━━━━━ Text excerpt ━━━━━

Jump to content
While the thread author can add an update and reopen discussion, this thread was last posted in over a month ago. Want to continue the conversation? Feel free to start a new thread instead!

Recommended Posts

Posted

Hi everyone,

I'm having this huge problem with my shyness at work, and I feel that it's interfering with my self esteem [whatevers left of it anyway, cause at this point, I've lost a lot of dignity and respect from being shy]. I just started a job 3 days ago, on Tuesday and this is only a temp job which I will be working til next Friday. The problem is that I'm not used to talking to people who are college educated [i myself am in college, doing well in school, etc] but for some reason, I always feel inferior to those who are at the post college level or are professionals. I am constantly telling myself negative things at work, and I always tell myself to jump out of that thinking and that it is EXTREMELY irrational. [i know this, but sometimes I am just so caught up into it and have so many thoughts at once, I get very overwhelmed]. My daily tasks at work are very EASY yet at the same time it can be tremendously mundane and tedious, which gives me more than enough time [8 hours to be exact] to bash myself and tear myself to pieces. This is affecting my performance at work and this also shows people that maybe I'm incompetent and insecure/uptight, which I KNOW that I'm not.

 

There is a really handsome and very successful guy at work, who always tries to talk to me, and whenever I respond, I am very timid and shy. I sometimes don't even answer him [well not only cause I find him gorgeous to look at but because I'm pretty damn nervous]. I know that he notices me and one of my biggest fears is that by the time I work up the courage to talk to him [i usually answer him and not really ask him questions], he' won't be interested already. I already have a feeling he isn't as interested as he probably thought he would have been. There is another guy who always talks to me, and he likes to do things for me, and he's really sweet. I feel bad cause he'd always talk to me to keep me company but I'd never really ask him many questions. I'd just ask him how he's doin or how work is going. I'm just so sad cause I know how cool these people are at work and I know that they all want to get to know me but I don't believe in myself at all. I know that I'm missing out and a lot of the times, I have missed out on opportunities cause I hesitated, which brings upon even more self hate. I am suffering everyday, every minute of each day with negative thoughts such as "I'm not good enough" "They probably just think I'm a pretty face w/ no brain" [which I know deep down I'm more than that but I present myself as someone who isn't articulate cause I'm so nervous], and the list goes on. When my negative thoughts come, I try to nip it in the bud, but that doesn't always work. I need to supplement those thoughts w/ more positive thoughts. I am just so afraid and so sad and now I don't even feel comfortable talking to my close friends or anyone just cause I'm so embarrassed and self conscious. Please, anyone with any suggestions or comments can you please help me? I'm trying hard not to feel sorry for myself but I don't know what to do. I just wish I could shut off my negative feelings towards myself and life. :-( Sometimes I don't even want to exist.

━━━━━ Extracted material ━━━━━

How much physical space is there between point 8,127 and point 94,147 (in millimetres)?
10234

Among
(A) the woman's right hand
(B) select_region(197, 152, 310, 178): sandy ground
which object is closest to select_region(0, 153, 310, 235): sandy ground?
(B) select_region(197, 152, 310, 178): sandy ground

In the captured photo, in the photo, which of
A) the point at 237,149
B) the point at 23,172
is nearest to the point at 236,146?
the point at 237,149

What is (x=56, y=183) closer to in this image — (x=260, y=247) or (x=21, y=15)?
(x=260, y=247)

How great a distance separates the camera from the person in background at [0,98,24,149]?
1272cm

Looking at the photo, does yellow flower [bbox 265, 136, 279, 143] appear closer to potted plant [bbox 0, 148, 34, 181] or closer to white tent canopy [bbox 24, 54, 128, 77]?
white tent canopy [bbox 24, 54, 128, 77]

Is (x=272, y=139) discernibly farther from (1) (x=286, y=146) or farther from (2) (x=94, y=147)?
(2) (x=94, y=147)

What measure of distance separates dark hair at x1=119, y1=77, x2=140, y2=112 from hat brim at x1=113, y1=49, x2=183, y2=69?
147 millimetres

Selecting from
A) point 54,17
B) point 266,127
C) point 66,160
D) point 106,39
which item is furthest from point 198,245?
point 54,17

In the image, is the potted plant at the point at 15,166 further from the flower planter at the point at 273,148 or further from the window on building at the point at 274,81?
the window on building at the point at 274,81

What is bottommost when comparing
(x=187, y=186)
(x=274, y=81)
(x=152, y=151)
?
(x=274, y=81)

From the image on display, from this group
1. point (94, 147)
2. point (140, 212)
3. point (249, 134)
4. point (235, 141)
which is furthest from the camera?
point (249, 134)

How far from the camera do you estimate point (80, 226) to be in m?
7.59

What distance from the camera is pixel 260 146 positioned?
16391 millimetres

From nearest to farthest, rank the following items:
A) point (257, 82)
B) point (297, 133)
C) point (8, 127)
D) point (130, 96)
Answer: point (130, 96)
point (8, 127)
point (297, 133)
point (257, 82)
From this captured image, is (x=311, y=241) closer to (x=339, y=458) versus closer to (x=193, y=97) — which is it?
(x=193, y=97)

━━━━━

## Instructions to follow
According to the forum post, until what day will the writer be working the temp job? The records are separate material with no tie to the forum post.

## Written answer
Until next Friday.